Laissez les bon temps rouler, Ya'll!

Click here for 2011 parade schedule 

Don't forget to message me if you're gonna be in town!  We can pass a good time together, Cher!

----------


## JEK

I'm going to be at the real Mardi Gras -- _Carnaval_!

----------


## GramChop

St. Barths?  Rio?  Where did Carnaval originate?

----------


## GramChop

And don't send me to the google!

----------


## MIke R

> St.
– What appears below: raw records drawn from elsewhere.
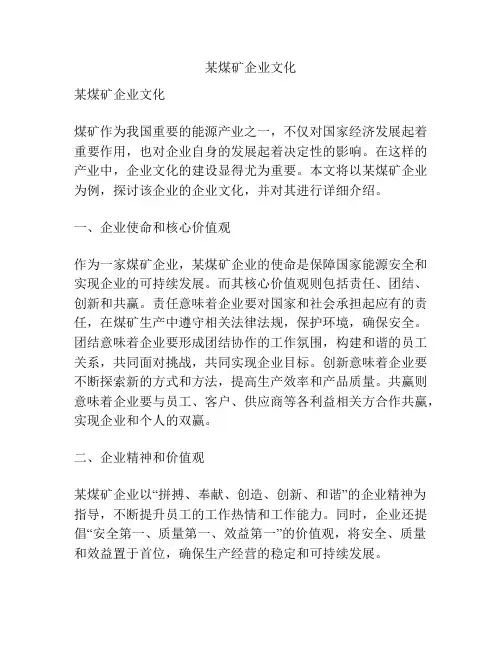 某煤矿企业文化

某煤矿企业文化

煤矿作为我国重要的能源产业之一，不仅对国家经济发展起着重要作用，也对企业自身的发展起着决定性的影响。在这样的产业中，企业文化的建设显得尤为重要。本文将以某煤矿企业为例，探讨该企业的企业文化，并对其进行详细介绍。

一、企业使命和核心价值观

作为一家煤矿企业，某煤矿企业的使命是保障国家能源安全和实现企业的可持续发展。而其核心价值观则包括责任、团结、创新和共赢。责任意味着企业要对国家和社会承担起应有的责任，在煤矿生产中遵守相关法律法规，保护环境，确保安全。团结意味着企业要形成团结协作的工作氛围，构建和谐的员工关系，共同面对挑战，共同实现企业目标。创新意味着企业要不断探索新的方式和方法，提高生产效率和产品质量。共赢则意味着企业要与员工、客户、供应商等各利益相关方合作共赢，实现企业和个人的双赢。

二、企业精神和价值观

某煤矿企业以“拼搏、奉献、创造、创新、和谐”的企业精神为指导，不断提升员工的工作热情和工作能力。同时，企业还提倡“安全第一、质量第一、效益第一”的价值观，将安全、质量和效益置于首位，确保生产经营的稳定和可持续发展。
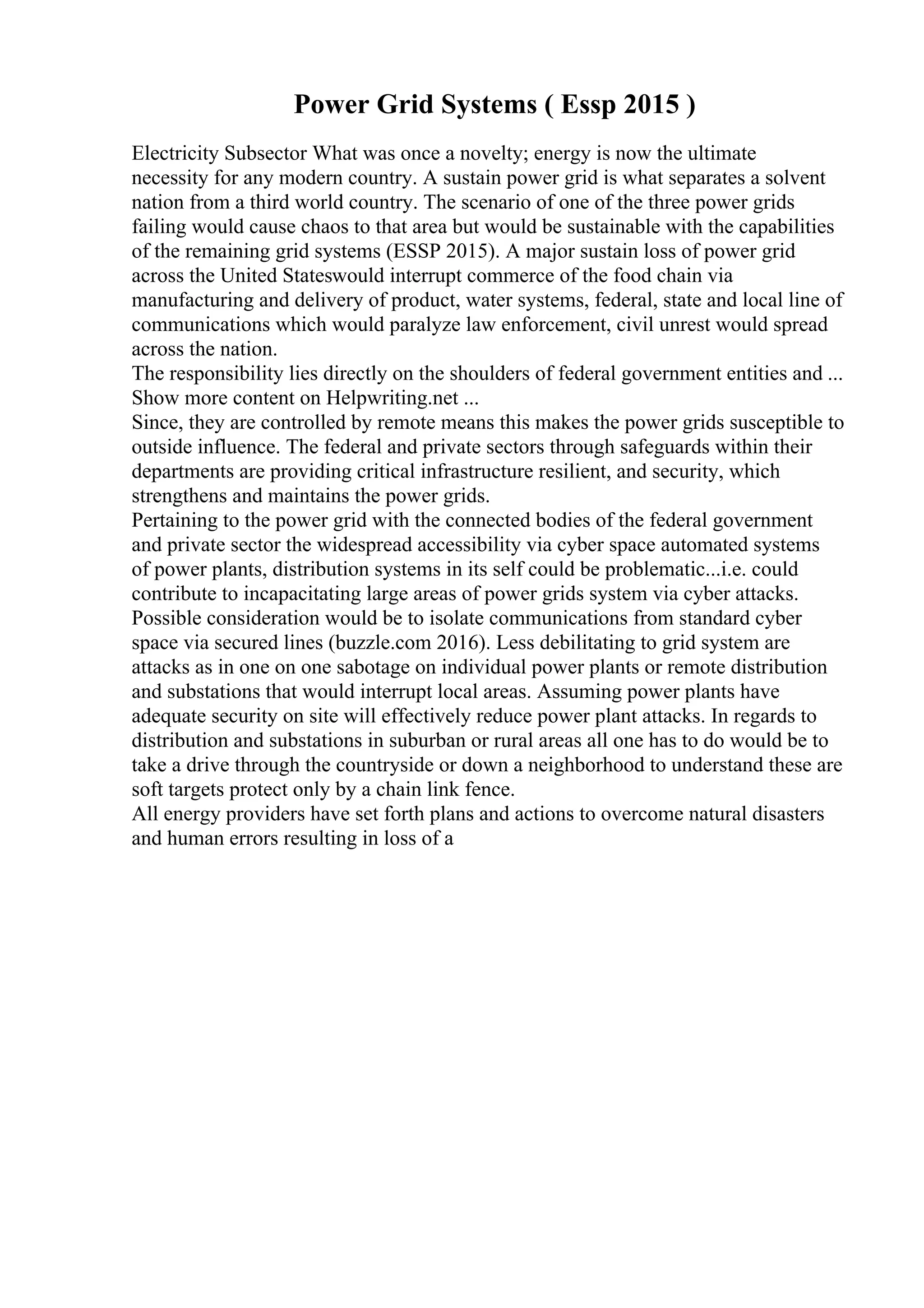 Power Grid Systems ( Essp 2015 )

Electricity Subsector What was once a novelty; energy is now the ultimate necessity for any modern country. A sustain power grid is what separates a solvent nation from a third world country. The scenario of one of the three power grids failing would cause chaos to that area but would be sustainable with the capabilities of the remaining grid systems (ESSP 2015). A major sustain loss of power grid across the United Stateswould interrupt commerce of the food chain via manufacturing and delivery of product, water systems, federal, state and local line of communications which would paralyze law enforcement, civil unrest would spread across the nation.

The responsibility lies directly on the shoulders of federal government entities and ... Show more content on Helpwriting.net ...

Since, they are controlled by remote means this makes the power grids susceptible to outside influence. The federal and private sectors through safeguards within their departments are providing critical infrastructure resilient, and security, which strengthens and maintains the power grids.

Pertaining to the power grid with the connected bodies of the federal government and private sector the widespread accessibility via cyber space automated systems of power plants, distribution systems in its self could be problematic...i.e. could contribute to incapacitating large areas of power grids system via cyber attacks. Possible consideration would be to isolate communications from standard cyber space via secured lines (buzzle.com 2016). Less debilitating to grid system are attacks as in one on one sabotage on individual power plants or remote distribution and substations that would interrupt local areas. Assuming power plants have adequate security on site will effectively reduce power plant attacks. In regards to distribution and substations in suburban or rural areas all one has to do would be to take a drive through the countryside or down a neighborhood to understand these are soft targets protect only by a chain link fence.

All energy providers have set forth plans and actions to overcome natural disasters and human errors resulting in loss of a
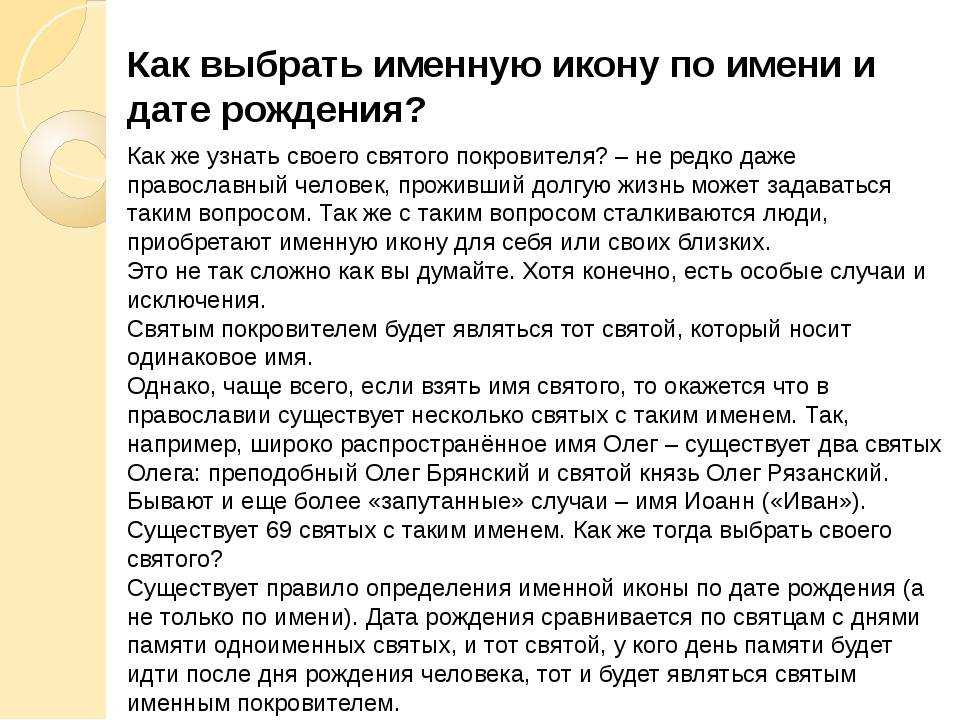 Как выбрать именную икону по имени и дате рождения?

Как же узнать своего святого покровителя? – не редко даже православный человек, проживший долгую жизнь может задаваться таким вопросом. Так же с таким вопросом сталкиваются люди, приобретают именную икону для себя или своих близких.
Это не так сложно как вы думайте. Хотя конечно, есть особые случаи и исключения.
Святым покровителем будет являться тот святой, который носит одинаковое имя.
Однако, чаще всего, если взять имя святого, то окажется что в православии существует несколько святых с таким именем. Так, например, широко распространённое имя Олег – существует два святых Олега: преподобный Олег Брянский и святой князь Олег Рязанский.
Бывают и еще более «запутанные» случаи – имя Иоанн («Иван»). Существует 69 святых с таким именем. Как же тогда выбрать своего святого?
Существует правило определения именной иконы по дате рождения (а не только по имени). Дата рождения сравнивается по святцам с днями памяти одноименных святых, и тот святой, у кого день памяти будет идти после дня рождения человека, тот и будет являться святым именным покровителем.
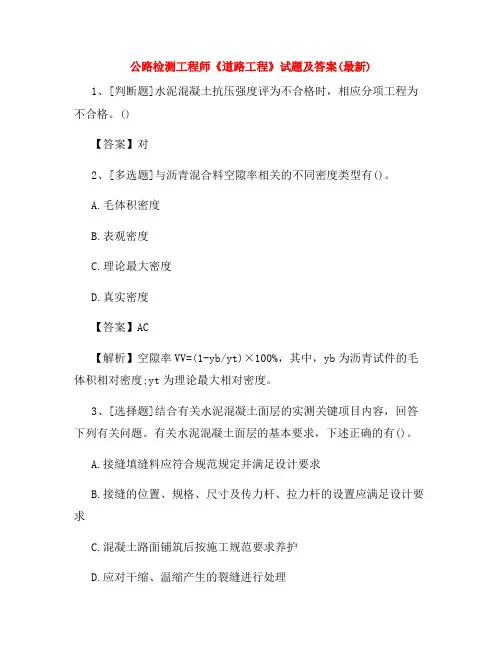 公路检测工程师《道路工程》试题及答案(最新)

1、[判断题]水泥混凝土抗压强度评为不合格时，相应分项工程为不合格。()

【答案】对

2、[多选题]与沥青混合料空隙率相关的不同密度类型有()。

A.毛体积密度

B.表观密度

C.理论最大密度

D.真实密度

【答案】AC

【解析】空隙率 VV=(1-yb/yt)×100%，其中，yb 为沥青试件的毛体积相对密度;yt 为理论最大相对密度。

3、[选择题]结合有关水泥混凝土面层的实测关键项目内容，回答下列有关问题。有关水泥混凝土面层的基本要求，下述正确的有()。

A.接缝填缝料应符合规范规定并满足设计要求

B.接缝的位置、规格、尺寸及传力杆、拉力杆的设置应满足设计要求

C.混凝土路面铺筑后按施工规范要求养护

D.应对干缩、温缩产生的裂缝进行处理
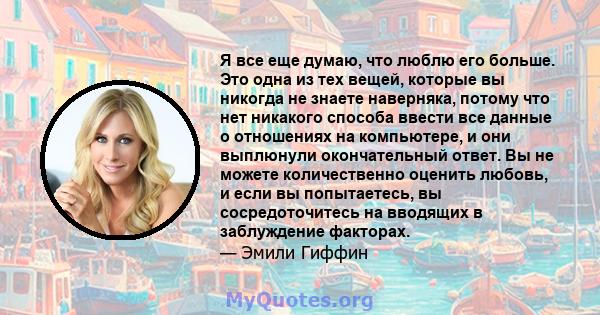 Я все еще думаю, что люблю его больше. Это одна из тех вещей, которые вы никогда не знаете наверняка, потому что нет никакого способа ввести все данные о отношениях на компьютере, и они выплюнули окончательный ответ. Вы не можете количественно оценить любовь, и если вы попытаетесь, вы сосредоточитесь на вводящих в заблуждение факторах.
— Эмили Гиффин

MyQuotes.org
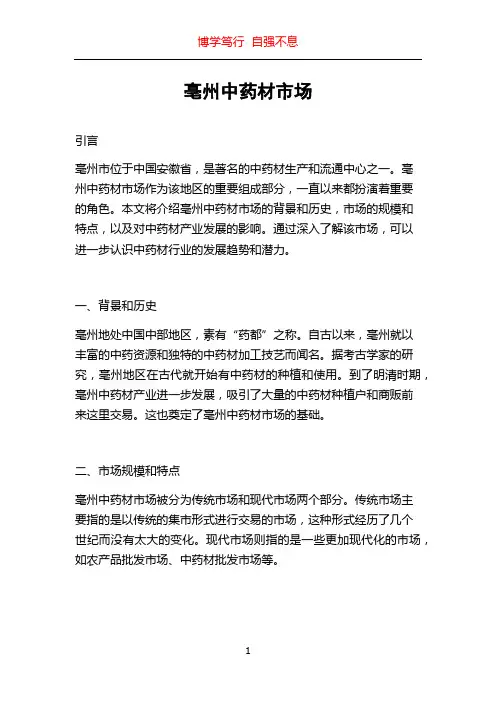 博学笃行 自强不息

亳州中药材市场

引言

亳州市位于中国安徽省，是著名的中药材生产和流通中心之一。亳州中药材市场作为该地区的重要组成部分，一直以来都扮演着重要的角色。本文将介绍亳州中药材市场的背景和历史，市场的规模和特点，以及对中药材产业发展的影响。通过深入了解该市场，可以进一步认识中药材行业的发展趋势和潜力。

一、背景和历史

亳州地处中国中部地区，素有“药都”之称。自古以来，亳州就以丰富的中药资源和独特的中药材加工技艺而闻名。据考古学家的研究，亳州地区在古代就开始有中药材的种植和使用。到了明清时期，亳州中药材产业进一步发展，吸引了大量的中药材种植户和商贩前来这里交易。这也奠定了亳州中药材市场的基础。

二、市场规模和特点

亳州中药材市场被分为传统市场和现代市场两个部分。传统市场主要指的是以传统的集市形式进行交易的市场，这种形式经历了几个世纪而没有太大的变化。现代市场则指的是一些更加现代化的市场，如农产品批发市场、中药材批发市场等。

1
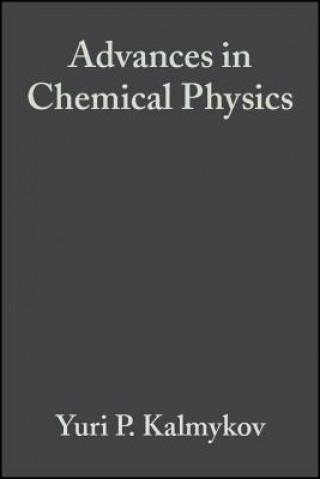 Advances in Chemical Physics

Yuri P. Kalmykov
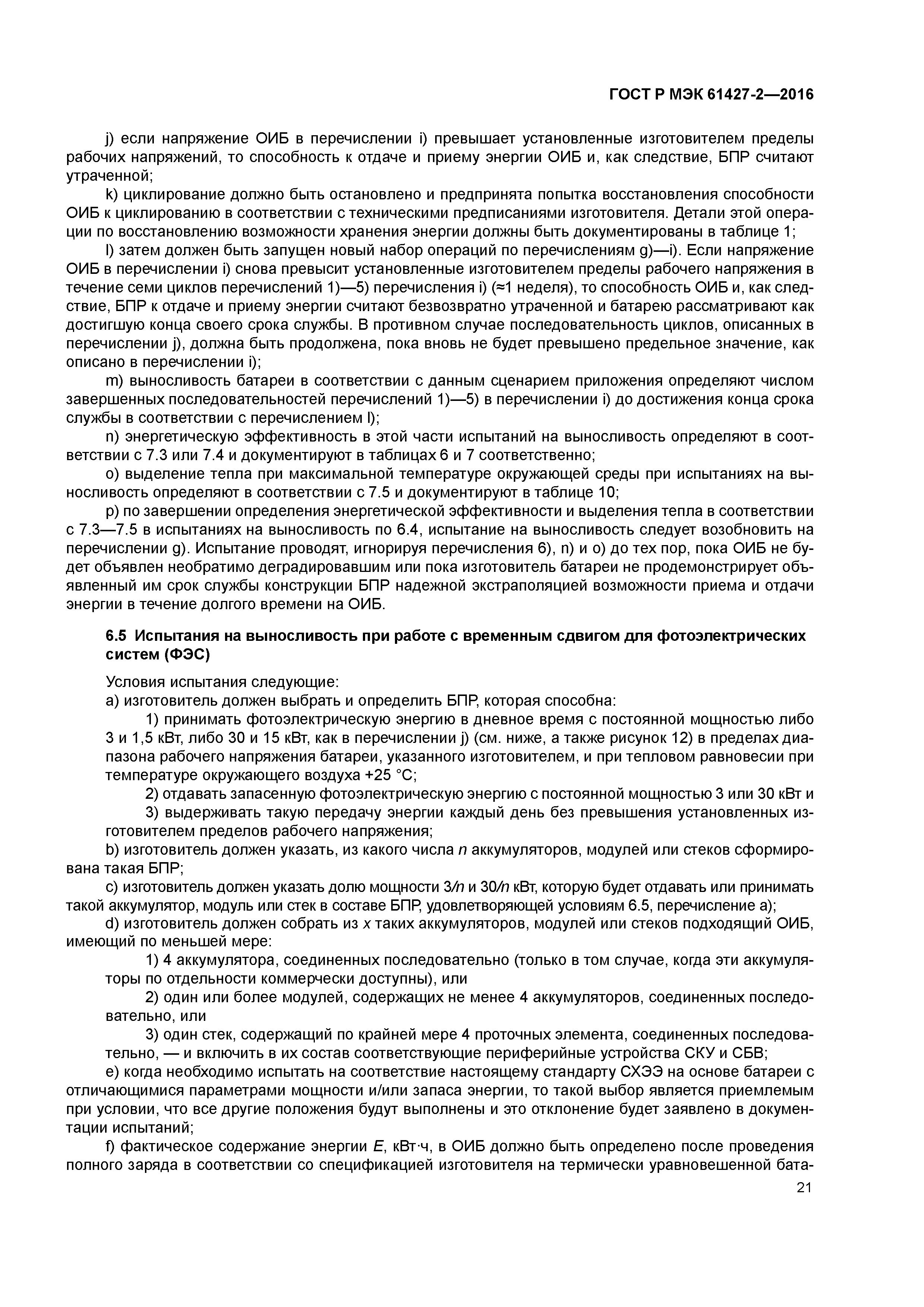 ГОСТ Р МЭК 61427-2—2016

j) если напряжение ОИБ в перечислении i) превышает установленные изготовителем пределы рабочих напряжений, то способность к отдаче и приему энергии ОИБ и, как следствие, БПР считают утраченной;

k) циклирование должно быть остановлено и предпринята попытка восстановления способности ОИБ к циклированию в соответствии с техническими предписаниями изготовителя. Детали этой операции по восстановлению возможности хранения энергии должны быть документированы в таблице 1;

l) затем должен быть запущен новый набор операций по перечислениям g)—i). Если напряжение ОИБ в перечислении i) снова превысит установленные изготовителем пределы рабочего напряжения в течение семи циклов перечислений 1)—5) перечисления i) (≈1 неделя), то способность ОИБ и, как следствие, БПР к отдаче и приему энергии считают безвозвратно утраченной и батарею рассматривают как достигшую конца своего срока службы. В противном случае последовательность циклов, описанных в перечислении j), должна быть продолжена, пока вновь не будет превышено предельное значение, как описано в перечислении i);

m) выносливость батареи в соответствии с данным сценарием приложения определяют числом завершенных последовательностей перечислений 1)—5) в перечислении i) до достижения конца срока службы в соответствии с перечислением l);

n) энергетическую эффективность в этой части испытаний на выносливость определяют в соответствии с 7.3 или 7.4 и документируют в таблицах 6 и 7 соответственно;

o) выделение тепла при максимальной температуре окружающей среды при испытаниях на выносливость определяют в соответствии с 7.5 и документируют в таблице 10;

p) по завершении определения энергетической эффективности и выделения тепла в соответствии с 7.3—7.5 в испытаниях на выносливость по 6.4, испытание на выносливость следует возобновить на перечислении g). Испытание проводят, игнорируя перечисления 6), n) и o) до тех пор, пока ОИБ не будет объявлен необратимо деградировавшим или пока изготовитель батареи не продемонстрирует объявленный им срок службы конструкции БПР надежной экстраполяцией возможности приема и отдачи энергии в течение долгого времени на ОИБ.

6.5 Испытания на выносливость при работе с временным сдвигом для фотоэлектрических систем (ФЭС)

Условия испытания следующие:

a) изготовитель должен выбрать и определить БПР, которая способна:

1) принимать фотоэлектрическую энергию в дневное время с постоянной мощностью либо 3 и 1,5 кВт, либо 30 и 15 кВт, как в перечислении j) (см. ниже, а также рисунок 12) в пределах диапазона рабочего напряжения батареи, указанного изготовителем, и при тепловом равновесии при температуре окружающего воздуха +25 °С;

2) отдавать запасенную фотоэлектрическую энергию с постоянной мощностью 3 или 30 кВт и

3) выдерживать такую передачу энергии каждый день без превышения установленных изготовителем пределов рабочего напряжения;

b) изготовитель должен указать, из какого числа $n$ аккумуляторов, модулей или стеков сформирована такая БПР;

c) изготовитель должен указать долю мощности $3/n$ и $30/n$ кВт, которую будет отдавать или принимать такой аккумулятор, модуль или стек в составе БПР, удовлетворяющей условиям 6.5, перечисление a);

d) изготовитель должен собрать из $x$ таких аккумуляторов, модулей или стеков подходящий ОИБ, имеющий по меньшей мере:

1) 4 аккумулятора, соединенных последовательно (только в том случае, когда эти аккумуляторы по отдельности коммерчески доступны), или

2) один или более модулей, содержащих не менее 4 аккумуляторов, соединенных последовательно, или

3) один стек, содержащий по крайней мере 4 проточных элемента, соединенных последовательно, — и включить в их состав соответствующие периферийные устройства СКУ и СБВ;

e) когда необходимо испытать на соответствие настоящему стандарту СХЭЭ на основе батареи с отличающимися параметрами мощности и/или запаса энергии, то такой выбор является приемлемым при условии, что все другие положения будут выполнены и это отклонение будет заявлено в документации испытаний;

f) фактическое содержание энергии $E$, кВт·ч, в ОИБ должно быть определено после проведения полного заряда в соответствии со спецификацией изготовителя на термически уравновешенной бата-

21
Barths?  Rio?  Where did Carnaval originate?




as far as I know it all started in Italy...and spread from there...

I love ski country carnival..the traditions are universal in every ski resort....party like a rock star....bed somebody new the night of....get possession of and toss  a piece of the girls underwear on the trees from the ski lift the next day....its hysterical....the next day its a virtual underwear fest on the trees as you are going up the chair  to the trails.....

----------


## andynap

Ah yes- the good old days.

----------


## GramChop

That explains the tree of foundation garments going up the lift at Beaver Creek.  I don't remember the lift, specifically, however.  It was from mid-mountain up.

----------


## MIke R

oh yeah, some pieces stay all season long......

and come down in the spring clean up

----------


## JEK

The story:  http://www.eastjeffersonparish.com/c...RY/history.htm

My favorite Carnaval was in Basel, where they celebrate DURING Lent as  nose thumb.

----------


## GramChop

The only Mardi Gras I've ever experienced has been New Orleans.  I gotta get out more!!!

----------